MySQL组复制（二）为何不推荐执行大事务

johopig 2021-07-19

3353

场景复现
术语及函数介绍

alive_task
send_msg
sender_task
_send_msg

结论
解决方法
写在最后

❝
最近在测试不同数据量下备份还原的功能，因此需要迁移大量数据到MGR集群中，但是迁移数据量大一点的情况经常报错中断，在网上搜索了很多都只是提了一下建议不要执行大事务就没了，官方文档则好一点提示可能因为内存分配及网络带宽引发问题。

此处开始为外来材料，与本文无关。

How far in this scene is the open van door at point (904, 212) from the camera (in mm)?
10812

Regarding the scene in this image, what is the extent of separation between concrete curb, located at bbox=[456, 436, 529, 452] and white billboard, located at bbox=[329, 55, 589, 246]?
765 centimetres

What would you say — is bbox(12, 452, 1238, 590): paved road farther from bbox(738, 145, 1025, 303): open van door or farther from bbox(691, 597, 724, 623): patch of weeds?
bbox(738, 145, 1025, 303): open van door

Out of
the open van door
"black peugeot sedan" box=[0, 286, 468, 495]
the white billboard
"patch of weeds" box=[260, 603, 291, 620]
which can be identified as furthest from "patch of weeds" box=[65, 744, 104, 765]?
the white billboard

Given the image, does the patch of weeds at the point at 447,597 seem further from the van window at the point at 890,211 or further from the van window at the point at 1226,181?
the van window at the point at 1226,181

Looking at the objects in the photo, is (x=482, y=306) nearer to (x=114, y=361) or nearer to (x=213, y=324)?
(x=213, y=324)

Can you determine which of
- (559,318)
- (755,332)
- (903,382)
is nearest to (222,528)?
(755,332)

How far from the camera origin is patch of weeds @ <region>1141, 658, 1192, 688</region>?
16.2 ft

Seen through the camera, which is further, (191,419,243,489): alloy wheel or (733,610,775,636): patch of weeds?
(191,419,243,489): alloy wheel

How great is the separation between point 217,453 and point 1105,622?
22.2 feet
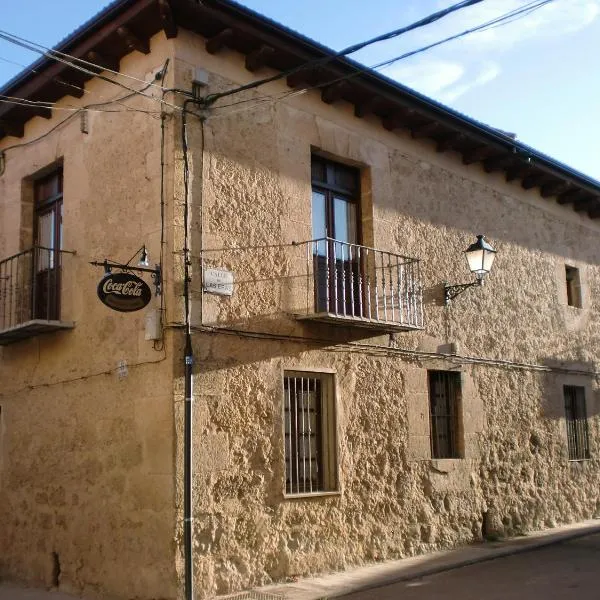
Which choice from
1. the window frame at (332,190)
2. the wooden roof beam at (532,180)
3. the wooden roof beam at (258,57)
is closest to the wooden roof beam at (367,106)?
the window frame at (332,190)

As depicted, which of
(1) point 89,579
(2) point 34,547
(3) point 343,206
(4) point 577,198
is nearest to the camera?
(1) point 89,579

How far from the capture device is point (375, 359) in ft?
32.9

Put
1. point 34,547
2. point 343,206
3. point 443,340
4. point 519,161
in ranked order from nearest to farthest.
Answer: point 34,547, point 343,206, point 443,340, point 519,161

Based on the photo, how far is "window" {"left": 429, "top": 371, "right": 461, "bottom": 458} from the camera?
10.9 m

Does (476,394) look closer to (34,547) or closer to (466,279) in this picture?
(466,279)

但由于要交差并且可以水一下日报周报我们不能只知其一不知其二对不对，还是得找出阻碍执行大事务的真正原因！
❞

场景复现

这个错误几乎是必现的，往MGR集群迁移个几百兆的数据就可以复现，集群Master的错误日志如下：

2021-07-15T05:38:44.345845Z 0 [ERROR] [MY-011495] [Repl] Plugin group_replication reported: 'This server is not able to reach a majority of members in the group. This server will now block all updates. The server will remain blocked until contact with the majority is restored. It is possible to use group_replication_force_members to force a new group membership.'
......
2021-07-15T05:38:44.690220Z 0 [Warning] [MY-011498] [Repl] Plugin group_replication reported: 'The member has resumed contact with a majority of the members in the group. Regular operation is restored and transactions are unblocked.'
2021-07-15T05:39:03.249057Z 0 [Warning] [MY-011630] [Repl] Plugin group_replication reported: 'Due to a plugin error, some transactions were unable to be certified and will now rollback.'
2021-07-15T05:39:03.233267Z 0 [ERROR] [MY-011505] [Repl] Plugin group_replication reported: 'Member was expelled from the group due to network failures, changing member status to ERROR.'

复制

client端这边更简洁，就提示了一个：

❝
error on observer while running replication hook 'before_commit'
❞

这个错误在我们上一篇的文章中提到，mgr是以MySQL插件的形式存在的，MySQL在二阶段提交prepare后写binlog
之前执行这些回调函数，因此这个报错是比较笼统的，只能知道在执行mgr插件函数的时候发生了问题。根据这个问题你去谷歌、百度搜索的话千篇一律都是让你修改replication_transication_size_limit
参数的大小，但是经过调整我们发现错误依然会发生。

通过查看MySQL的官方文档，我们可以找到下面一句话：

replication_transication_size_limit

这里提醒了我们可以从组成员之间的心跳机制去思考这个问题

术语及函数介绍

我们到GitHub里找到组复制插件的源码 https://github.com/mysql/mysql-server/blob/3e90d07c3578e4da39dc1bce73559bbdf655c28c/plugin/group_replication/libmysqlgcs/src/bindings/xcom/xcom/xcom_base.cc，可以看到这些术语以及对一些函数的介绍。

/*
    A node is an instance of the xcom thread. There is only one instance
    of the xcom thread in the agent.
    A client is the application which is using xcom to send messages.
    A thread is a real OS thread.
    A task is a logical process. It is implemented by coroutines and
    an explicit stack.
*/

复制

/*
 static int tcp_server(task_arg);
 The tcp_server listens on the xcom port and starts an
 acceptor_learner_task whenever a new connection is detected.
*/

复制

/*  
 static int sender_task(task_arg);
    The sender_task waits for tcp messages on its input queue and
    sends it on the tcp socket. If the socket is closed for any
    reason, the sender_task will reconnect the socket. There is one
    sender_task for each socket. The sender task exists mainly to
    simplify the logic in the other tasks, but it could have been
    replaced with a coroutine which handles the connection logic after
    having reserved the socket for its client task.
    
    static int acceptor_learner_task(task_arg);
    This is the server part of the xcom thread. There is one
    acceptor_learner_task for each node in the system. The acceptor
    learner_task reads messages from the socket, finds the correct
    Paxos state machine, and dispatches to the correct message handler
    with the state machine and message as arguments.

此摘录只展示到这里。